Oh my God, I did not just say that…I did not just THINK that…
Calvin, not seeming to notice my inner turmoil, just frowned down at me, obviously intrigued.
“Really? What’s wrong with the eyebrows?”
“They look like caterpillars about to mate,” I sighed, and when he looked more affronted than receptive, I took matters into my own hands. “Here,” I said. “If you just did this…” I reached up and pulled off the offending brows as easily as I might have ripped off a couple of band-aids.

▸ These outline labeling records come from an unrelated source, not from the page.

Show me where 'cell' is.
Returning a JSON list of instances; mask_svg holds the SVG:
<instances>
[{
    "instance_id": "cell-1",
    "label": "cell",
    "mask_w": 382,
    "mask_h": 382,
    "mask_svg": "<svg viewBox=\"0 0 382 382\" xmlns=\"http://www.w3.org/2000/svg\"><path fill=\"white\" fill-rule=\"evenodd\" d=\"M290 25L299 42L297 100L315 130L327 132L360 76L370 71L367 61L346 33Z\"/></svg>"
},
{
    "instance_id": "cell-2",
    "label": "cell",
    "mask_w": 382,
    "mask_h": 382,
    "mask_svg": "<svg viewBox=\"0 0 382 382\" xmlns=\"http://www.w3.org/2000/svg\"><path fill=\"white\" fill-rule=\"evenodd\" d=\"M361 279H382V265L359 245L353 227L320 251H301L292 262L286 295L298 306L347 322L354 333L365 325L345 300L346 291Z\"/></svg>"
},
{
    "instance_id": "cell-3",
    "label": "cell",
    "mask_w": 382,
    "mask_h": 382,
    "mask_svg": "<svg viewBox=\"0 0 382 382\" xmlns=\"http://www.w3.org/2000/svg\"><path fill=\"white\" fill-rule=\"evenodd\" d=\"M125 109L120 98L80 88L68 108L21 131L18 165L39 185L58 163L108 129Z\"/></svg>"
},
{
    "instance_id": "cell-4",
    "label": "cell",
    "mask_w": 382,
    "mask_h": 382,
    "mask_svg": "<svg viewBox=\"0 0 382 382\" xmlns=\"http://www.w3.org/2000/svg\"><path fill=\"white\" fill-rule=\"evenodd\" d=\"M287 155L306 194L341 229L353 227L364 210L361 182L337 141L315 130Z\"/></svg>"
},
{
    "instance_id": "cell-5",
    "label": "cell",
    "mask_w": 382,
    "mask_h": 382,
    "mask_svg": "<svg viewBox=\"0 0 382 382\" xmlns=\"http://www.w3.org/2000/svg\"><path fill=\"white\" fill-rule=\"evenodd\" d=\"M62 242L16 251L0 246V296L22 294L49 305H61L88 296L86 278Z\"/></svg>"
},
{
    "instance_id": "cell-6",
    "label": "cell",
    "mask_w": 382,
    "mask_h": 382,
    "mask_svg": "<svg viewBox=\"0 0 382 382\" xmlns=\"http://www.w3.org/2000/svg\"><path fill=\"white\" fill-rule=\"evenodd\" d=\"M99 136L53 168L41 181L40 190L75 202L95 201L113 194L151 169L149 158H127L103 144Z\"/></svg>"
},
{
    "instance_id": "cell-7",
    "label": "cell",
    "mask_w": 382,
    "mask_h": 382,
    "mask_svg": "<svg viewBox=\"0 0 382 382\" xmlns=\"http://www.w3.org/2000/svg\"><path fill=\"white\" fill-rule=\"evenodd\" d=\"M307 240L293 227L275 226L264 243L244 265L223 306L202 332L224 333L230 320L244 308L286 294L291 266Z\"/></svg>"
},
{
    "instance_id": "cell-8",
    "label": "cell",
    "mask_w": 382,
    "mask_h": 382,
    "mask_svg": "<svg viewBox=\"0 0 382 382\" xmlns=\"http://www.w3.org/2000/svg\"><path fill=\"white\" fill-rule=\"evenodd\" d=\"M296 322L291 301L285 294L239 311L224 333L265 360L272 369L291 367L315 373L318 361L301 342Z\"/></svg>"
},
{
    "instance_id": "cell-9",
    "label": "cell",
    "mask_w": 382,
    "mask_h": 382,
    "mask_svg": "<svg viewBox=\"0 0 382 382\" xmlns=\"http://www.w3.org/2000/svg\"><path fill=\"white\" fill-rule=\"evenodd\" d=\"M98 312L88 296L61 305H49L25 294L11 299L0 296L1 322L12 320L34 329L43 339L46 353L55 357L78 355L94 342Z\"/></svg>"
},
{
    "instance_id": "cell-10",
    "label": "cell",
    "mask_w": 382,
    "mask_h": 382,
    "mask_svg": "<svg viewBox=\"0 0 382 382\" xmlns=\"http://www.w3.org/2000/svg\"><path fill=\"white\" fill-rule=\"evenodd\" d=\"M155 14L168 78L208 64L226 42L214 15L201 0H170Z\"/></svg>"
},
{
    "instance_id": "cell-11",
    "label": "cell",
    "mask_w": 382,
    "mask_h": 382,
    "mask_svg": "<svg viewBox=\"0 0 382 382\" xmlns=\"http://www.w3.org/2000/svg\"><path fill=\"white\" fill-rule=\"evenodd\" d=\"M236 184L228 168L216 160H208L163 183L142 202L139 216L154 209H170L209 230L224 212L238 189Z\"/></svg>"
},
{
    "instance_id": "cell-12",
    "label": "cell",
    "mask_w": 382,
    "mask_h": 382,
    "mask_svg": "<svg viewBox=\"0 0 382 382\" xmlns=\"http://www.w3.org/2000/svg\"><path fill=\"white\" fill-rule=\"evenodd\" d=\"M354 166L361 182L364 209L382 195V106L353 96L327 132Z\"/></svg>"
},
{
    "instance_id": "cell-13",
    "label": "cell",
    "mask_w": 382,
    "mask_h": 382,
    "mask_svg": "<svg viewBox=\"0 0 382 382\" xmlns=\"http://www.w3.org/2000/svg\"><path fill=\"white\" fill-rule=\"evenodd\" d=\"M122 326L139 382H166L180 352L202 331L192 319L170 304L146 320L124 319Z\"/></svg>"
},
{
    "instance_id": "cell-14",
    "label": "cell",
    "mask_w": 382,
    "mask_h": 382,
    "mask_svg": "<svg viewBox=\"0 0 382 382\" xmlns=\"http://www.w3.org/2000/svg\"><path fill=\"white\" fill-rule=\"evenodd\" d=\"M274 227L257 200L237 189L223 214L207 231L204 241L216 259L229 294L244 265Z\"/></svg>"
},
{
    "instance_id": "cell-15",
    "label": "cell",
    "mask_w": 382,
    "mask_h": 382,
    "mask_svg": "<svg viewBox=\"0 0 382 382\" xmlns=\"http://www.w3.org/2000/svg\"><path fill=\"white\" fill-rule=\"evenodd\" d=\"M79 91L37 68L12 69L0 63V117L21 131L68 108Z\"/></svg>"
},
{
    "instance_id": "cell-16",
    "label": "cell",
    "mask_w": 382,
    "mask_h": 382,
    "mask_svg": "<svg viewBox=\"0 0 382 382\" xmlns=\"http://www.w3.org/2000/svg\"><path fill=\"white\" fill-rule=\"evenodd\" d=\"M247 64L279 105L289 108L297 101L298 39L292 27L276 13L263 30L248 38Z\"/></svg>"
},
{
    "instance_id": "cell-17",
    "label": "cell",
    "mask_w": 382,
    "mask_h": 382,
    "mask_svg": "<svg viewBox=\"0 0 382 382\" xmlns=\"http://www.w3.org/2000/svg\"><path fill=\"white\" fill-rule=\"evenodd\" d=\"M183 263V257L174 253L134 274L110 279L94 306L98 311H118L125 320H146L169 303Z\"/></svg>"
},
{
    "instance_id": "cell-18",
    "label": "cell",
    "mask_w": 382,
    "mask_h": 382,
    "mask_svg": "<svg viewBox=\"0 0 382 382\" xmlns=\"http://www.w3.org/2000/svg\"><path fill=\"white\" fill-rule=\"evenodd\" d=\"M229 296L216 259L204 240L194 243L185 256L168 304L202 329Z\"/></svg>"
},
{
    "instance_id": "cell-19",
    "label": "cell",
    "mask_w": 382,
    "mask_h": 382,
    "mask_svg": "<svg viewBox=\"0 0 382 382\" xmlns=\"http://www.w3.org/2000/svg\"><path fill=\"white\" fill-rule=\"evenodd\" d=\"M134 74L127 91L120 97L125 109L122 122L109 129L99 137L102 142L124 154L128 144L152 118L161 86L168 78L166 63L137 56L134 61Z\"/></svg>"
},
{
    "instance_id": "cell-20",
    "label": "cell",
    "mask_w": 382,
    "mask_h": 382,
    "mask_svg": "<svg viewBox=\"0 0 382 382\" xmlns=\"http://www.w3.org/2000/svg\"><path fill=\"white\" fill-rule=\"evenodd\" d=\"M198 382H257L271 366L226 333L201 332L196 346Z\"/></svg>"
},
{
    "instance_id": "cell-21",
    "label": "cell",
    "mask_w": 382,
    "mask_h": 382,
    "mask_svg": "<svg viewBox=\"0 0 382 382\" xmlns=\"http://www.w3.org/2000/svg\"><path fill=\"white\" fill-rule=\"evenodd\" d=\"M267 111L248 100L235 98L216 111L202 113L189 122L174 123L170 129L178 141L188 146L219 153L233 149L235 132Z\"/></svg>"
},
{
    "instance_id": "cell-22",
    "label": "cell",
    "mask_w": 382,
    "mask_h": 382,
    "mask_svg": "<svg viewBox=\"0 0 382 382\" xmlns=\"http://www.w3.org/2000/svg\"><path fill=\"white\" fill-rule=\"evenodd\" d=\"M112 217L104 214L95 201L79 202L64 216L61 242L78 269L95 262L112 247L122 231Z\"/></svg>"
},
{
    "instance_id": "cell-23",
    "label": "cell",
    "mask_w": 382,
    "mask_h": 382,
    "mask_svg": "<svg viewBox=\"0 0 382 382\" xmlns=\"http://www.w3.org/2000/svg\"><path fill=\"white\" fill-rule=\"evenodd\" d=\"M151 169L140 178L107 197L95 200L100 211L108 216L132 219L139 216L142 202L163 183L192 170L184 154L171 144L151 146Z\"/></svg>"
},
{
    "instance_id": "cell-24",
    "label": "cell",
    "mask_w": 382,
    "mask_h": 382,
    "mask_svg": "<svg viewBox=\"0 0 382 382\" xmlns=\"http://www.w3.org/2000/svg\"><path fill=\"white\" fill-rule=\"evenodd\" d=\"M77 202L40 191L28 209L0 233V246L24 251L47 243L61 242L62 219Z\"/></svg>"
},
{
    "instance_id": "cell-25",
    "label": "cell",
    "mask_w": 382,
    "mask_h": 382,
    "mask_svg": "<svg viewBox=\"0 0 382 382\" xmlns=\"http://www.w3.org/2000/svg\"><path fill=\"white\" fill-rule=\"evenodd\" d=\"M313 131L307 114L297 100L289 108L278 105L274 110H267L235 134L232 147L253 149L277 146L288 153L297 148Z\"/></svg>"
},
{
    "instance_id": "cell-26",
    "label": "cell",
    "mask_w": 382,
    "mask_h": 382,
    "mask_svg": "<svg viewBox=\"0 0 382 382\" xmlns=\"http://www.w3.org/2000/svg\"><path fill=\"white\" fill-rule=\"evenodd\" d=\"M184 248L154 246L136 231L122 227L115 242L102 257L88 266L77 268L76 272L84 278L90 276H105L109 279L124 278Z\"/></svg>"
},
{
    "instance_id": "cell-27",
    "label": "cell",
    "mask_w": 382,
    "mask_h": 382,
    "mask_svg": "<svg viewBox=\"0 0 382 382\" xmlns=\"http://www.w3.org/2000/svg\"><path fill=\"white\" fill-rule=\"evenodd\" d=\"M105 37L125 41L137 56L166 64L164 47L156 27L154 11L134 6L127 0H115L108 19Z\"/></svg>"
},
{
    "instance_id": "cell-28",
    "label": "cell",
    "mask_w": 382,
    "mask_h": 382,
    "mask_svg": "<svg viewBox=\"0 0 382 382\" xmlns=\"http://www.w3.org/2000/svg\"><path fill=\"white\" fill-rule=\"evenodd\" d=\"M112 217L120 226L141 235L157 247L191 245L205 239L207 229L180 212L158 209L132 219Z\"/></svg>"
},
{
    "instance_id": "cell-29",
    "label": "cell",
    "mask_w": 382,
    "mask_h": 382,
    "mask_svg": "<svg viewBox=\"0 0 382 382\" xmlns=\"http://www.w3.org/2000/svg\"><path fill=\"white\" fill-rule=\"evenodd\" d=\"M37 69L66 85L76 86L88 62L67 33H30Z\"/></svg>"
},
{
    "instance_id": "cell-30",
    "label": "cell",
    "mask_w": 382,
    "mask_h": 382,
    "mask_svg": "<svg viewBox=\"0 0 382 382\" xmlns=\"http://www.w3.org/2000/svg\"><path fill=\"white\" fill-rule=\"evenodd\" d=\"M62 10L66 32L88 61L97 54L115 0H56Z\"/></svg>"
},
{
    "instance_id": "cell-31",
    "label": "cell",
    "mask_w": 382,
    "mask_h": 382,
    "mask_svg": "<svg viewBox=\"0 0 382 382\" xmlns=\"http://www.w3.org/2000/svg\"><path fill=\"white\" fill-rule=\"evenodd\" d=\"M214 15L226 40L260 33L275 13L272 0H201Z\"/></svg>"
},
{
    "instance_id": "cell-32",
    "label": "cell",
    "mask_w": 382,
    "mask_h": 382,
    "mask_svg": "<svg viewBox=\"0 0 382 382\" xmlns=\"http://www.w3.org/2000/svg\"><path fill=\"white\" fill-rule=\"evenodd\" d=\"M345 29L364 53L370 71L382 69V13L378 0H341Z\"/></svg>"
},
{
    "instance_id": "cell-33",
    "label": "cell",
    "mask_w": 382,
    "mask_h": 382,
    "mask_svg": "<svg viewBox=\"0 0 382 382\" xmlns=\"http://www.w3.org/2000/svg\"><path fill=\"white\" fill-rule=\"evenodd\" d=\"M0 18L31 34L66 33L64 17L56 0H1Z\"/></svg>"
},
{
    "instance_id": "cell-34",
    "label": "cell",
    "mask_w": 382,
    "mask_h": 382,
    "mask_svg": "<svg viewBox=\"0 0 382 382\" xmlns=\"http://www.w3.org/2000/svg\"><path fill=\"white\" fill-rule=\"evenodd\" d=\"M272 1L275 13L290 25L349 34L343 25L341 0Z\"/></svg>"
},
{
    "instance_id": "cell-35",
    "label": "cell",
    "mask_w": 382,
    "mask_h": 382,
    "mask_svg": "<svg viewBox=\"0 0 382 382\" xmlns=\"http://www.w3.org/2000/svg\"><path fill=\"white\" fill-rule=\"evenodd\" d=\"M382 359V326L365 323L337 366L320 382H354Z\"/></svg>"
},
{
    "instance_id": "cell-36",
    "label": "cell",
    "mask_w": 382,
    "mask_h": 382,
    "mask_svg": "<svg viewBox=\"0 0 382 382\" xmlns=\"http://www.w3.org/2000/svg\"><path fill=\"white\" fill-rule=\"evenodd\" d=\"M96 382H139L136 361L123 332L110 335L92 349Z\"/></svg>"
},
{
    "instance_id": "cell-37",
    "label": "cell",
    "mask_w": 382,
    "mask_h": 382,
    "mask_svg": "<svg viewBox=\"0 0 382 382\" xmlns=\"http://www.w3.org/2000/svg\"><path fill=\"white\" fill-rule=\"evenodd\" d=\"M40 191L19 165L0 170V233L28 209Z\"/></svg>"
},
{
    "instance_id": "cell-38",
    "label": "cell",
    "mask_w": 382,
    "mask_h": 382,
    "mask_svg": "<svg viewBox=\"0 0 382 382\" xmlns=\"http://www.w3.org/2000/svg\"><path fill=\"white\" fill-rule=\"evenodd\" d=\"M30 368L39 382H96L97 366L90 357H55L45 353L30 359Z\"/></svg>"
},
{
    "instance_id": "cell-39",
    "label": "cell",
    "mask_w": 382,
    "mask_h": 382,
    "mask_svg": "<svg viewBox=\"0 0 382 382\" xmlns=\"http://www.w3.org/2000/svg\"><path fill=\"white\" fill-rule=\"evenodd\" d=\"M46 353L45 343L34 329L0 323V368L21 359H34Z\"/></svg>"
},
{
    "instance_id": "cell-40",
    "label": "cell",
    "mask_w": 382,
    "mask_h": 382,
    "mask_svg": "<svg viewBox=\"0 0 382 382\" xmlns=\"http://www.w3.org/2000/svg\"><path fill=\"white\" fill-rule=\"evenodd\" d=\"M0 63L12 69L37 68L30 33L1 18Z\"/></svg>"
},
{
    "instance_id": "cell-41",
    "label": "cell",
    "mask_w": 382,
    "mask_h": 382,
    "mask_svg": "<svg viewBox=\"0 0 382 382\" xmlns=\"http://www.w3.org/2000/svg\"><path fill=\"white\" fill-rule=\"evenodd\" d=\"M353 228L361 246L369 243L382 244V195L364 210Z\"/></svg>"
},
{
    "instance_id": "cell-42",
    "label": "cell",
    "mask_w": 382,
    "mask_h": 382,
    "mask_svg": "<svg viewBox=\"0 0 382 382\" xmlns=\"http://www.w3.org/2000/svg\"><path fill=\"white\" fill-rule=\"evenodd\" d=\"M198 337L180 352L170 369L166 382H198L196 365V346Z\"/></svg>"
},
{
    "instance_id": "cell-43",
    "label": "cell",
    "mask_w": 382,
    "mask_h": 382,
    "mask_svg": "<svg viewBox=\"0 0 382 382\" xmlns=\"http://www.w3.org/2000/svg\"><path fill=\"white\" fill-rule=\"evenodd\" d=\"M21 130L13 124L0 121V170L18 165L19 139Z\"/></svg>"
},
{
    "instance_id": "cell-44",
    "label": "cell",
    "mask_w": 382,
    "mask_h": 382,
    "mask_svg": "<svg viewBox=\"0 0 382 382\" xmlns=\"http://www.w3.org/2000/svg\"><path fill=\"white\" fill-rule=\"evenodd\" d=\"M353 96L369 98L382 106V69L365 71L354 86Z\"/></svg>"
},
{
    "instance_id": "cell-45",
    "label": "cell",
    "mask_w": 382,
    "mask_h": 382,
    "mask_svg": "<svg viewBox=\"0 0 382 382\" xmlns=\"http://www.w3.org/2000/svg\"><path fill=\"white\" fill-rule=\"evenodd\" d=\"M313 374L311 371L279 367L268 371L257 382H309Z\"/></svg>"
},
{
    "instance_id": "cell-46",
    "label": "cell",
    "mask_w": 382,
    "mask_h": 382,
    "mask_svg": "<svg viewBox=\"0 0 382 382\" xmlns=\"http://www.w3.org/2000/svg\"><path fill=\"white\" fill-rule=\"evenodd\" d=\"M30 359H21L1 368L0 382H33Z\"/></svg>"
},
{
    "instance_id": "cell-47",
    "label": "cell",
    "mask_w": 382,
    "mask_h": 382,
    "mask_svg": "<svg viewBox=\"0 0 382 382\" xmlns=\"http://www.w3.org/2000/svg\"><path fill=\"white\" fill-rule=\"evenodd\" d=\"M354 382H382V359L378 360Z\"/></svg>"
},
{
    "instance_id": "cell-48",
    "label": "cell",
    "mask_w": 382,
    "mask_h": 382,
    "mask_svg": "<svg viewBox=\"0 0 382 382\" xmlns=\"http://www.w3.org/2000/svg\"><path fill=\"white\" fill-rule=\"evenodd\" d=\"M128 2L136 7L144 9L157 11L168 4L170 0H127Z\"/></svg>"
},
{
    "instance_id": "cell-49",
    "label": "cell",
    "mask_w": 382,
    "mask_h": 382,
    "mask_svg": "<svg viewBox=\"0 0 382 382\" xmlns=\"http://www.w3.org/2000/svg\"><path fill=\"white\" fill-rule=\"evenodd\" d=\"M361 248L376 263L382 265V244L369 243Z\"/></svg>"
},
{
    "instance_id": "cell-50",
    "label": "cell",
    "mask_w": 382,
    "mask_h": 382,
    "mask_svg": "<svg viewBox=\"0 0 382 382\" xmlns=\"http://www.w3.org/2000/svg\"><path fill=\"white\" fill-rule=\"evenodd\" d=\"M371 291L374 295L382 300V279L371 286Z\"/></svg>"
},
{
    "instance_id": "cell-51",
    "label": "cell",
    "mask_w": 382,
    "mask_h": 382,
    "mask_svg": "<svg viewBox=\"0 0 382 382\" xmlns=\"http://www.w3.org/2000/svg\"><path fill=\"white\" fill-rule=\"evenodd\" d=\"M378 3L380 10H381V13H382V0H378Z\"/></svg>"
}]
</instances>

Fortunately, most of his actual eyebrow hair stayed in place, a miracle with the amount of glue he’d used.
I stepped back and surveyed my handiwork. And despite the bleeding, which really wasn’t very bad, I was even more pleasantly surprised at what I saw. Calvin Seersucker, beneath the layers of costumed geekiness, was definitely not an ugly duckling anymore.
“Now for the ears and cape,” I said, ignoring the mulish expression he gave me in return. “Come on. Hand them over. You can’t be a Vulcan Zorro starship captain.”
“Hey, this is fantasy,” he reminded me, crossing his arms over a chest that I tried really hard not to notice had spent some serious time at the gym lately.
I did my best to look down my nose at him, despite the height difference. It failed miserably, but I think I got the point across.
“What you’re wearing is not fantasy,” I pointed out. “What you’re wearing is some kind of bad Trekkie acid trip. You do want to get bid on, right?”
Calvin cocked his head at me, considering, a question in his eyes. But before he could say anything, another hand gripped my arm, and a warm, familiar voice whispered in my ear.
“You are going to bid on me…aren’t you?”